CONSIGNE 1:
Résumez l'extrait de procédure en deux phrases.
CONSIGNE 2:
Répondez aux questions suivantes à partir de l'extrait de procédure.
(a) À quelle date les consorts [P] ont-ils interjeté appel ?
(b) Quelle somme est réclamée pour Mme [O] [H] épouse [P] au titre de son préjudice moral ?
(c) Quel montant est demandé au titre des frais de rapatriement ?
CONSIGNE 3:
Poursuivez l'extrait de procédure à partir de sa dernière ligne.

TEXTE FOURNI:
Par jugement du 21 mai 2021, le tribunal judiciaire de Paris, a :

- dit que la demande de jonction est sans objet,

- dit que [U] [P] a commis une faute inexcusable qui est la cause exclusive de l'accident de la circulation du [Date décès 2] 2015,

- débouté les consorts [P] de l'ensemble de leurs demandes,

- déclaré le jugement commun à la CPAM,

- dit que chacune des parties conservera la charge de ses dépens,

- dit n'y avoir lieu à condamnation sur le fondement de l'article 700 du code de procédure civile,

- débouté les parties de leurs demandes plus amples ou contraires.

Par acte du 30 juillet 2021, les consorts [P] ont interjeté appel de cette décision, en critiquant expressément chacune de ses dispositions.

PRÉTENTIONS ET MOYENS DES PARTIES

Vu les conclusions des consorts [P], notifiées le 4 octobre 2021, aux termes desquelles ils demandent à la cour, de :

Vu la loi du 5 juillet 1985,

- infirmer la décision déférée en toutes ses dispositions,

Statuant à nouveau,

- juger que le droit à indemnisation de M. [W] [P], Mme [O] [H] épouse [P], Mme [F] [P] épouse [K] et M. [E] [P] est intégral,

- condamner le BCF à payer les sommes suivantes :

- 30 000 euros à M. [W] [P] (père du défunt) au titre de son préjudice moral,

- 30 000 euros à Mme [O] [H] épouse [P] (mère du défunt) au titre de son préjudice moral,

- 15 000 euros à M. [E] [P] (frère du défunt) au titre de son préjudice moral,

- 15 000 euros à Mme [F] [P] épouse [K] (soeur du défunt) au titre de son préjudice moral

- 981,16 euros au titre des frais de rapatriement

- 211,45 euros au titre du billet d'avion de M. [P] (père du défunt)

- 211,45 euros au titre du billet d'avion de Mme [O] [H] épouse [P] (mère du défunt)

DONNÉES:
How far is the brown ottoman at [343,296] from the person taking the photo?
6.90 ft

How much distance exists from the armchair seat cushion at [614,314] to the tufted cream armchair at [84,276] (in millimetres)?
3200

RÉPONSE RÉDIGÉE 1:
Par jugement du 21 mai 2021, le tribunal judiciaire de Paris a dit que [U] [P] avait commis une faute inexcusable, cause exclusive de l'accident de la circulation, et a débouté les consorts [P] de l'ensemble de leurs demandes. Ceux-ci ont interjeté appel le 30 juillet 2021 et demandent à la cour d'infirmer la décision, de juger leur droit à indemnisation intégral et de condamner le BCF à leur payer diverses sommes.

RÉPONSE RÉDIGÉE 2:
(a) Le 30 juillet 2021.
(b) 30 000 euros.
(c) 981,16 euros.

RÉPONSE RÉDIGÉE 3:
- 335,55 euros au titre du billet d'avion de M. [E] [P] (frère du défunt)

- 335,55 euros au titre du billet d'avion de Mme [F] [P] épouse [K] (soeur du défunt),

- condamner le BCF à payer aux consorts [P] la somme globale de 5 000 euros au titre de l'article 700 du code de procédure civile,

- condamner le BCF aux entiers dépens dont distraction sera ordonnée au profit de Maître Patrice Gaud, conformément aux dispositions de l'article 609 du même code,

- déclarer le jugement à intervenir commun et opposable à la CPAM.

Vu les conclusions du BCF, notifiées le 29 novembre 2021, aux termes desquelles il demande à la cour, de :

Vu l'article 3 de la loi du 5 juillet 1985,

- recevoir le BCF en ses conclusions d'intimé et les dire bien fondées,

- confirmer le jugement attaqué en toutes ses dispositions en ce qu'il a considéré que M. [P] a commis une faute inexcusable qui est la cause exclusive de l'accident de la circulation du [Date décès 2] 2015,

- confirmer le jugement attaqué en ce qu'il a débouté les consorts [P] de l'ensemble de leurs demandes,

- confirmer le jugement attaqué en ce qu'il a débouté les consorts [P] de leur demande au titre de l'article 700 du code de procédure civile,

En conséquence,

- débouter les consorts [P] de leur demande formulée au titre de l'article 700 du code de procédure civile, en cause d'appel,

- condamner les consorts [P] à payer au BCF la somme de 2 500 euros au titre de l'article 700 du code de procédure civile,

- condamner les consorts [P] aux entiers dépens.

La CPAM, à laquelle la déclaration d'appel a été signifiée le 6 septembre 2021, par acte d'huissier délivré à personne habilitée, n'a pas constitué avocat.

MOTIFS DE LA DÉCISION

Sur le droit à indemnisation

Le tribunal a retenu que l'accident s'est produit la nuit, sur une autoroute à 6 voies séparées au milieu par un muret en béton, sans aucun éclairage, que la victime était vêtue en noir et que son refus de respecter les règles élémentaires de prudence a été délibéré puisqu'elle a dû franchir un talus herbeux pour se retrouver sur l'autoroute et qu'aucun élément ne permet de remettre en cause son état de conscience au moment des faits.

Il a relevé en outre que le comportement du conducteur dont il n'était pas contesté qu'il roulait à une vitesse réglementaire, qu'il n'avait pu voir la victime qu'au dernier moment alors qu'il effectuait un dépassement et n'avait pas pu anticiper la présence d'un piéton sur la voie centrale, n'avait joué aucun rôle causal dans l'accident.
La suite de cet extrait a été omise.